The European Commission (EC) has finally started to act on the Single European Sky issue (SES) after years of trying to let individual states manage the gradual integration, which has proved fruitless in the extreme.
The EC proposals include an independent Performance Review Body, the unbundling of support services, greater independence and competence for Civil Aviation Authorities, and the need for more consultation by Air Navigation Service Providers on capital expenditure. All steps in the right direction but hardly getting tough by any stretch.
As governments across the EU and the EC criticises the aviation sector for its emissions and taxes the hell out of the same, maybe it is time the EC put to work some of those taxes and got the SES moving. The fact is that SES would create a bonanza for investment in quality European airlines that have heavy intra-continent routes as they would save a huge amount on fuel costs. This would of course benefit the low-cost carriers most – investors must keep one eye on the progress of SES. As the SES program begins to get to a point of becoming reality, which might take some time yet, then it is time to invest.

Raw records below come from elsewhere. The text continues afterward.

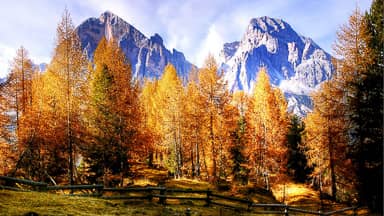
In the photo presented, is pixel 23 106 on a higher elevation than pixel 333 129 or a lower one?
higher

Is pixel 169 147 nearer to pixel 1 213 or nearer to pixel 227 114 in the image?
pixel 227 114

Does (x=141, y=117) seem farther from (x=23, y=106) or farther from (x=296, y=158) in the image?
(x=296, y=158)

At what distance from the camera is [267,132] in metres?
32.0

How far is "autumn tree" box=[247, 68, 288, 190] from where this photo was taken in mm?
31719

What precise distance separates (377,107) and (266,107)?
11985 mm

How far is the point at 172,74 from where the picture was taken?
38469mm

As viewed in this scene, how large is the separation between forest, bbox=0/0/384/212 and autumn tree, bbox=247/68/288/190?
11cm

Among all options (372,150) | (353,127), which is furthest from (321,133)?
(372,150)

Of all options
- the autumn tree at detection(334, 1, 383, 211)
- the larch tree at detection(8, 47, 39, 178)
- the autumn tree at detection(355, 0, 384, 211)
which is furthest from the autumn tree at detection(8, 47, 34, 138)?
the autumn tree at detection(355, 0, 384, 211)

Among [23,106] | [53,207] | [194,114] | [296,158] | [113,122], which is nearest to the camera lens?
[53,207]

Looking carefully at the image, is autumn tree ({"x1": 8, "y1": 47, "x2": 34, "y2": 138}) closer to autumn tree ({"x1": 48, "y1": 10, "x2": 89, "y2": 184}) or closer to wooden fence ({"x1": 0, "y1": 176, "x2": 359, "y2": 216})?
autumn tree ({"x1": 48, "y1": 10, "x2": 89, "y2": 184})

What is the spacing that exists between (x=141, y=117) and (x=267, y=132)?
46.9 ft

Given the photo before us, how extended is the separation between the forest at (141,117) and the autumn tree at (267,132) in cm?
11

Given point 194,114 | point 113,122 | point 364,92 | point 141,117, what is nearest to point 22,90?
point 113,122
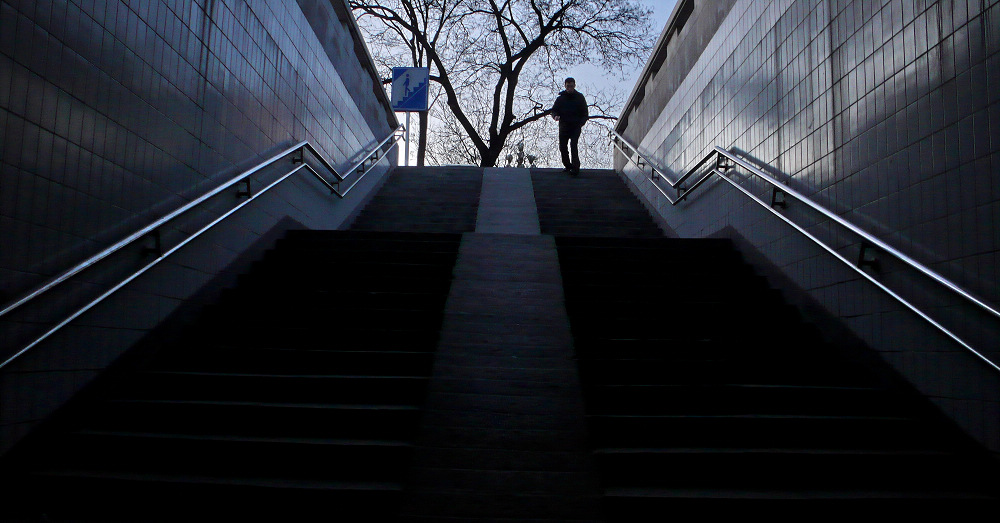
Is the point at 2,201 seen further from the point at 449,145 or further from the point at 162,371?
the point at 449,145

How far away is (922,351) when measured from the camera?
10.9 feet

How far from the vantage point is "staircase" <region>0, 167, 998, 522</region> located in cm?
274

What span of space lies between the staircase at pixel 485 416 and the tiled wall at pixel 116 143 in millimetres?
267

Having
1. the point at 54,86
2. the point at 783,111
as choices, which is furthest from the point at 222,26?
the point at 783,111

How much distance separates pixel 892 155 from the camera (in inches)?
144

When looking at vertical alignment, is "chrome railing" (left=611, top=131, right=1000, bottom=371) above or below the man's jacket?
below

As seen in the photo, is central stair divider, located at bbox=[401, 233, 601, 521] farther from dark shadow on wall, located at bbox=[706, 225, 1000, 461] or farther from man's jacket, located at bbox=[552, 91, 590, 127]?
man's jacket, located at bbox=[552, 91, 590, 127]

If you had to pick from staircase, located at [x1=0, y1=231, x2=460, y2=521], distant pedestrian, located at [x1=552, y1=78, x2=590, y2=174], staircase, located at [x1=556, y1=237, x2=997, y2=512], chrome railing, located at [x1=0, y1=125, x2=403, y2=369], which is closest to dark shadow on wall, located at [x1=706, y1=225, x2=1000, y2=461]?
staircase, located at [x1=556, y1=237, x2=997, y2=512]

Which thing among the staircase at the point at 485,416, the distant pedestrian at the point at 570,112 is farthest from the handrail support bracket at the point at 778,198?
the distant pedestrian at the point at 570,112

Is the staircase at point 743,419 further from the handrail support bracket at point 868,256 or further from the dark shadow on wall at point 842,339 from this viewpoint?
the handrail support bracket at point 868,256

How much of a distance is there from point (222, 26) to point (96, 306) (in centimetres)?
239

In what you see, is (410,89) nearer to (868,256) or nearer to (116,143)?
(116,143)

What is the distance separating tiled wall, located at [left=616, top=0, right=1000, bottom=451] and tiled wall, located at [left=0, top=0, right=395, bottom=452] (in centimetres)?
418

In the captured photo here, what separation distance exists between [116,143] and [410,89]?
11708 mm
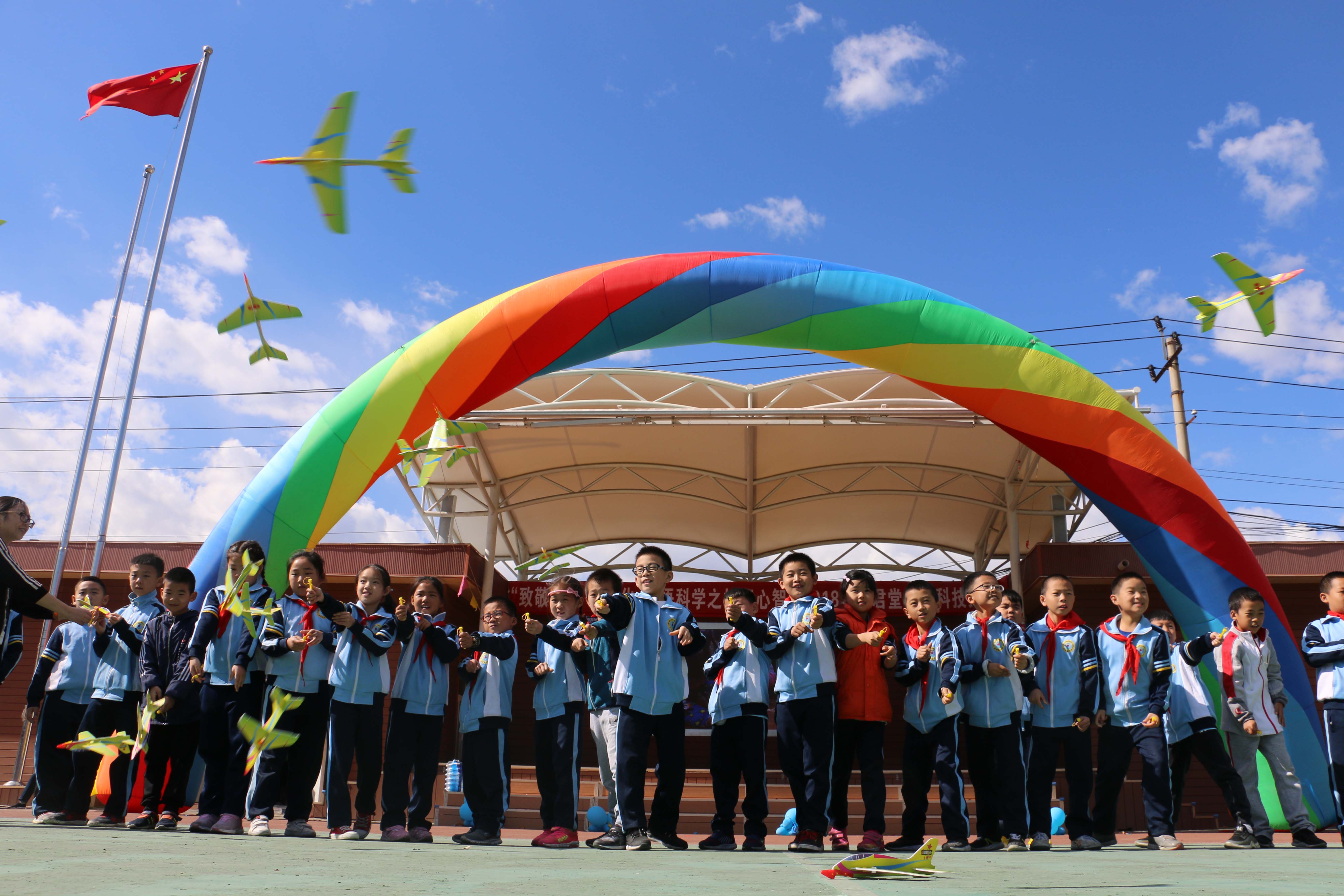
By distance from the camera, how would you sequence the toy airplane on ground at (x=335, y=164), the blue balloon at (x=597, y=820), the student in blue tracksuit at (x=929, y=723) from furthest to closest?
the blue balloon at (x=597, y=820) < the student in blue tracksuit at (x=929, y=723) < the toy airplane on ground at (x=335, y=164)

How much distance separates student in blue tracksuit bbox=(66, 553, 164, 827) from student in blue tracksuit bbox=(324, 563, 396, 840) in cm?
109

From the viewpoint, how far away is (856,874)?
236 cm

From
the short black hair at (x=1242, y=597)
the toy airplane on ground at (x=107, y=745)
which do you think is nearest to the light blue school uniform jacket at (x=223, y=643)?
the toy airplane on ground at (x=107, y=745)

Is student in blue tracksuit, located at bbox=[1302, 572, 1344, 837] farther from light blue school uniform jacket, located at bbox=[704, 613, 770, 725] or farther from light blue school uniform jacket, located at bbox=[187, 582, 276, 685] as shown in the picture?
light blue school uniform jacket, located at bbox=[187, 582, 276, 685]

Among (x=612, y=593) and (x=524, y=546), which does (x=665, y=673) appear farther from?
(x=524, y=546)

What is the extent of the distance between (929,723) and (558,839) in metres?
1.98

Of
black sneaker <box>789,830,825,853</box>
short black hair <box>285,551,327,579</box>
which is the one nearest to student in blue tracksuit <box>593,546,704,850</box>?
black sneaker <box>789,830,825,853</box>

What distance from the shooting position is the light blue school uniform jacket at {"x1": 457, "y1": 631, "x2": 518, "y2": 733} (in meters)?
5.05

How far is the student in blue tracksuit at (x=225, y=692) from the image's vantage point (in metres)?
4.55

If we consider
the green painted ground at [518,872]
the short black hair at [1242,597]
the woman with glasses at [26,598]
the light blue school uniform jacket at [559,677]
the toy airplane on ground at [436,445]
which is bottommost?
the green painted ground at [518,872]

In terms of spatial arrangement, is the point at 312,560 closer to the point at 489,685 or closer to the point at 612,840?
the point at 489,685

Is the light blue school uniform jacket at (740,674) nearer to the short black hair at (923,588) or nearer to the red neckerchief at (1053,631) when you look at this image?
the short black hair at (923,588)

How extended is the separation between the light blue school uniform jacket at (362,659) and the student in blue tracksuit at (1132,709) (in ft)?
12.3

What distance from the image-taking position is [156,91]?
9.97 m
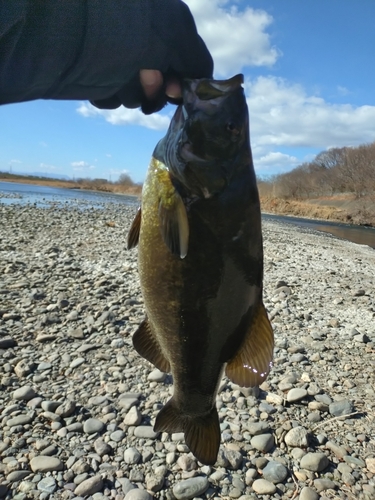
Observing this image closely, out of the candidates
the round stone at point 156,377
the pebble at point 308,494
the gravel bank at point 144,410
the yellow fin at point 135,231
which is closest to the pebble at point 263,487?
the gravel bank at point 144,410

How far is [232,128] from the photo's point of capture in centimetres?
190

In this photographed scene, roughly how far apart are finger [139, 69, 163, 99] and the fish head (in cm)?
19

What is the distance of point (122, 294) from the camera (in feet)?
25.0

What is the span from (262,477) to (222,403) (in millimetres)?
1049

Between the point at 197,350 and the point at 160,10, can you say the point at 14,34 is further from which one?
the point at 197,350

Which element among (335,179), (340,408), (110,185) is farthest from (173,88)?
(110,185)

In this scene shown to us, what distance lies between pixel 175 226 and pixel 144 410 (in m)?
2.86

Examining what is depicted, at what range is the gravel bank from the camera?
321 centimetres

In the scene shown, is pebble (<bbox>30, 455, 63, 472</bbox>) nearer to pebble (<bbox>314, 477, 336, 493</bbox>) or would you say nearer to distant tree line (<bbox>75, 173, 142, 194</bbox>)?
pebble (<bbox>314, 477, 336, 493</bbox>)

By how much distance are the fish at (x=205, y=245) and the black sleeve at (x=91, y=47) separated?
0.68ft

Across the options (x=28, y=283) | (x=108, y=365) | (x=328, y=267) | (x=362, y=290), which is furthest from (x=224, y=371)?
(x=328, y=267)

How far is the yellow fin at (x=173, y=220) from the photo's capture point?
185cm

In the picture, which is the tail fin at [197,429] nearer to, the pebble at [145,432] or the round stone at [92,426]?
the pebble at [145,432]

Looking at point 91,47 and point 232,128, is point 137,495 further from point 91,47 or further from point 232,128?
point 91,47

But will benefits like the SES come in time for the likes of LOT?
LOT remains on the table with the recent Polish government vote allowing for a majority stake to be sold in the flag carrier starting to attract interest from other airlines. As reported here many months ago, Rothschild remains in place as LOT’s privatisation adviser and progress is being made. All credit to the Polish government for taking the required and advised action. But if you delve into the figures at LOT it is immediately clear that the airline will require another injection of funds before too long on top of the government “loan” that was approved by the EU the other month. Because of this fact any business looking to invest would be wise to wait it out for another “loan” before moving for the airline or indeed at the very least making such a cash injection a pre-condition of sale. But the flip-side to this is that if LOT were let to collapse then the remnants would indeed be most attractive for investment with everything in place to re-hire staff and re-structure the business on a low cost platform and lease new aircraft from there in the short term.
Taking this point of view it is clear that the Polish government, like the Italians before, has in many ways made a miss-calculation in propping-up its flag carrier. There is no escaping the fact that LOT competes with the mighty low costs on 88% of its total capacity and its 737 fleet needs to be replaced. You could argue that LOT has 787s operating on routes that have little competition, which is where the value lies, but it is hard to see any airline other than Aeroflot seeing synergies to work with there, and its Eastern European ambitions are well documented. Could it be that Poland has sleepwalked into allowing Aeroflot to control its skies once again? This could be a political hot potato for the Polish government in the coming months and for that reason the government will be working hard with other airlines to get a deal done fast.